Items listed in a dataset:
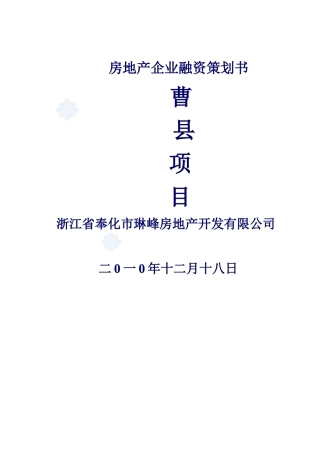 房地产企业融资策划书

曹

县

项

目

浙江省奉化市琳峰房地产开发有限公司

二0一0年十二月十八日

Assignment - Output all the entries exactly, minus any pictures.

Solution to the exercise -
 房地产企业融资策划书

曹

县

项

目

浙江省奉化市琳峰房地产开发有限公司

二0一0年十二月十八日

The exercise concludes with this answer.